EXTRACT TO READ
Thursday, February 7, 2008

Jonathan B. Tucker

Jonathan B. Tucker, Ph.D., is a Senior Fellow at the James Martin Center for Nonproliferation Studies at the Monterey Institute of International Studies.

I recently asked him what he was reading. His reply:
The File: A Personal History by Timothy Garton Ash (New York: Vintage Books, 1997).

Browsing the other day in Kramerbooks, my favorite neighborhood bookstore in Washington, D.C., I came across a paperback edition of The File, a book published in 1997 by the British contemporary historian Timothy Garton Ash. The back cover explained that the book was a true story based on the author’s discovery after the fall of the Berlin Wall that the East German secret police, or Ministry for State Security — better known by its German nickname Stasi — had compiled a security file on him while he was researching his Ph.D. dissertation in West and East Berlin in the late 1970s and early 1980s. During this period, Garton Ash traveled frequently to Poland on journalistic assignment, and he was romantically involved for a time with an East German woman. Having recently spent a year in Berlin on a Fulbright fellowship, I have a strong interest in the former East Germany and therefore bought the book as an impulse purchase.

Nowhere near as ruthless and violent as the Nazi Secret State Police (Geheimstaatspolizei or Gestapo in German), the Stasi was characterized instead by its all-pervasive, bureaucratic control over East German life. The agency’s surveillance apparatus was vast: by 1989, the Stasi had an estimated 91,000 employees and a network of about 300,000 informants (known as “unofficial collaborators”), or about one in every 50 East Germans. Many Americans have become aware of the Stasi through the movie “The Lives of Others,” which won the Oscar for Best Foreign Language Film in 2007. Ironically, Ulrich Mühe, the East German actor who played the Stasi officer in the movie, had experienced the agency’s surveillance activities first-hand. On reading his Stasi file after German reunification, Mühe discovered that four of his fellow actors in the East Berlin theater scene, as well as his own wife, had been informants who had filed reports on his political activities. Mühe and his wife divorced in 1990; she subsequently won an injunction against the publication of a book he had written on the case by swearing under oath that she had not informed on him. This real-life situation is remarkably similar to the plot of “The Lives of Others,” in which the writer’s girlfriend comes under pressure from the Stasi to betray him. When Mühe was asked about how he prepared for his role in the film, he replied, “I remembered.” Tragically, he died of cancer last year at the age of 54.

Recorded data:
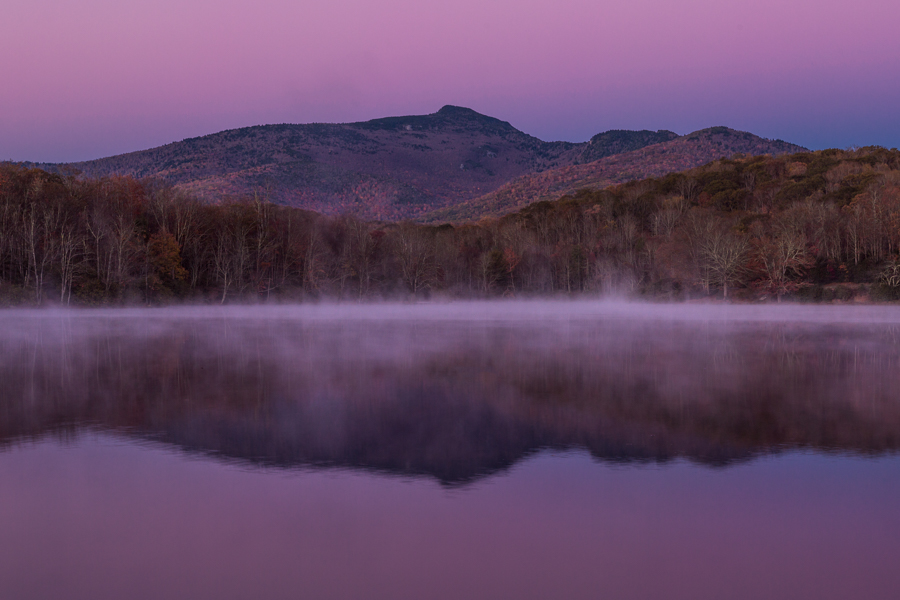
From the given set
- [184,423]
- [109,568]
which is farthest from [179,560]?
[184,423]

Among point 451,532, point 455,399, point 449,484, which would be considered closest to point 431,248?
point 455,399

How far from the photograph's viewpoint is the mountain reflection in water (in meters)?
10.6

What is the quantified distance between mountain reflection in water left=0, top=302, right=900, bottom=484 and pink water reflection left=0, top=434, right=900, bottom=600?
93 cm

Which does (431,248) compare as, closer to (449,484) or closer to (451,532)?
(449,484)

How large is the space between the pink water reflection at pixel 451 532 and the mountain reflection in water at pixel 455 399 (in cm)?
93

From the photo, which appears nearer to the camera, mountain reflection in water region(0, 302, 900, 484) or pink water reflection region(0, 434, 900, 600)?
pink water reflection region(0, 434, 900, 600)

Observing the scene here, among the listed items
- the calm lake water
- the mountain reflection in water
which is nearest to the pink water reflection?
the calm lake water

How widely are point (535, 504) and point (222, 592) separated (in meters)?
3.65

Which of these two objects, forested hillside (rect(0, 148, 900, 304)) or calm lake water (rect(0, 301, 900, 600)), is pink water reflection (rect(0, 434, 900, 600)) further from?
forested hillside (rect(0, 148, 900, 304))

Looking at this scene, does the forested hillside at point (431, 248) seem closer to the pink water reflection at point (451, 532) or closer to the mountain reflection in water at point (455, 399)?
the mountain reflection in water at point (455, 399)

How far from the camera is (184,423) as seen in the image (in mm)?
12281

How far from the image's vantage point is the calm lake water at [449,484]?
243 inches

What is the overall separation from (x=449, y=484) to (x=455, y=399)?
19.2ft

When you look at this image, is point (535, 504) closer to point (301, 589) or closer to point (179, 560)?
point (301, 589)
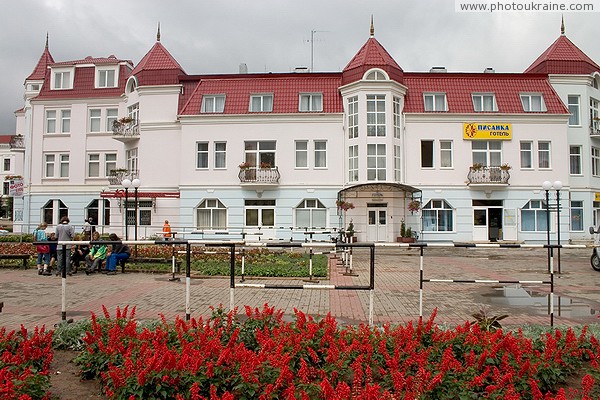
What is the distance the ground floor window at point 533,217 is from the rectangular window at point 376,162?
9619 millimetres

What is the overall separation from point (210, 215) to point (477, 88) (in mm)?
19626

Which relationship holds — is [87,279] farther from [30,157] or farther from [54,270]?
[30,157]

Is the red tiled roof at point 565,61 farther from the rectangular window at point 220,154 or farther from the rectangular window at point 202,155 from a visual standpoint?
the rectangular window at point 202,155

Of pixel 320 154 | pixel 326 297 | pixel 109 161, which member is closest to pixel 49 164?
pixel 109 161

YOUR ASSIGNMENT
In the text about the book The File, in which bookstore was its paperback edition found?

EXERCISE SOLUTION
Kramerbooks, in Washington, D.C.